=== Page extract ===
Special Project by Chen Ran on Display at Palais de Tokyo

TEXT:Sue Wang    DATE: 2014.10.24

CHENG Ran and ITEM IDEM, Joss, 2013, Single channel video, 6' 02''

CHENG Ran and ITEM IDEM, Joss, 2013, Single channel video, 6' 02''

Since his first video work, Light Source (2005), in which the grainy image of a door is split by a beam of light radiating through its slow opening, Cheng Ran has restlessly plumbed the physicality of the moving image, ranging from the cellphone camera to Super 8 to HD. In a pair of recent video works, an erotic spam mail Cheng Ran had received serves as a ruse. From October 19th through 25th, Cheng Ran presents new work "Joss", which is projected on the Palais de Tokyo's fa?ade. The video was made in collaboration with item idem (French artist and designer Cyril Duval). The project inaugurated "Inside", Palais de Tokyo's new exhibition season and in conjunction with "Inside China—L'Intérieur du Géant", an exhibition dedicated to the emerging art scenes in China and France.

=== Source information ===
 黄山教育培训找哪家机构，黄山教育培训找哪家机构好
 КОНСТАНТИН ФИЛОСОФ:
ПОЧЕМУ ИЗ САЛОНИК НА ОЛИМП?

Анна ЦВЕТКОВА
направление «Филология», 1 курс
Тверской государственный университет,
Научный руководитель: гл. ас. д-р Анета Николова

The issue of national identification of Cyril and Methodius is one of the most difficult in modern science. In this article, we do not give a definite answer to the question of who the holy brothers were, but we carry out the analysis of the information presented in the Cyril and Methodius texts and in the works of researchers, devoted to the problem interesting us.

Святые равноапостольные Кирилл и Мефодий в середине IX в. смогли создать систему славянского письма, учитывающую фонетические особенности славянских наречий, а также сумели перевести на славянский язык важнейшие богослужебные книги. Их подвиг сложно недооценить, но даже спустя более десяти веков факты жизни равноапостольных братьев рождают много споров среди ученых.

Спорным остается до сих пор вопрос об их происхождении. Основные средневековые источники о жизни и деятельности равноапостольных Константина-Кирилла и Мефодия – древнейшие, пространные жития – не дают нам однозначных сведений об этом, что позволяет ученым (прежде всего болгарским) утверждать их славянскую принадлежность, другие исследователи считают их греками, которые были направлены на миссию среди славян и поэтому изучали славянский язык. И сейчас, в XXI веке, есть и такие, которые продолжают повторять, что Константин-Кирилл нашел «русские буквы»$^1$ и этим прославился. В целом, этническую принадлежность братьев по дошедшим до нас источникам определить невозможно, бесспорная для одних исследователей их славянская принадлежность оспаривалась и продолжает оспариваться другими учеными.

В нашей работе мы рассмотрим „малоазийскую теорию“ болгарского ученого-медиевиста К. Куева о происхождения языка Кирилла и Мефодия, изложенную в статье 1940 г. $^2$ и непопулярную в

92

=== Problems to work on ===
**1)** According to the article about the Palais de Tokyo project, on which dates is "Joss" presented?
**2)** Write out the passage of the article about the Palais de Tokyo project, starting at "Since his first" and ending at "China and France.".

=== Results for the exercise ===
**1)** From October 19th through 25th.

**2)**
Since his first video work, Light Source (2005), in which the grainy image of a door is split by a beam of light radiating through its slow opening, Cheng Ran has restlessly plumbed the physicality of the moving image, ranging from the cellphone camera to Super 8 to HD. In a pair of recent video works, an erotic spam mail Cheng Ran had received serves as a ruse. From October 19th through 25th, Cheng Ran presents new work "Joss", which is projected on the Palais de Tokyo's fa?ade. The video was made in collaboration with item idem (French artist and designer Cyril Duval). The project inaugurated "Inside", Palais de Tokyo's new exhibition season and in conjunction with "Inside China—L'Intérieur du Géant", an exhibition dedicated to the emerging art scenes in China and France.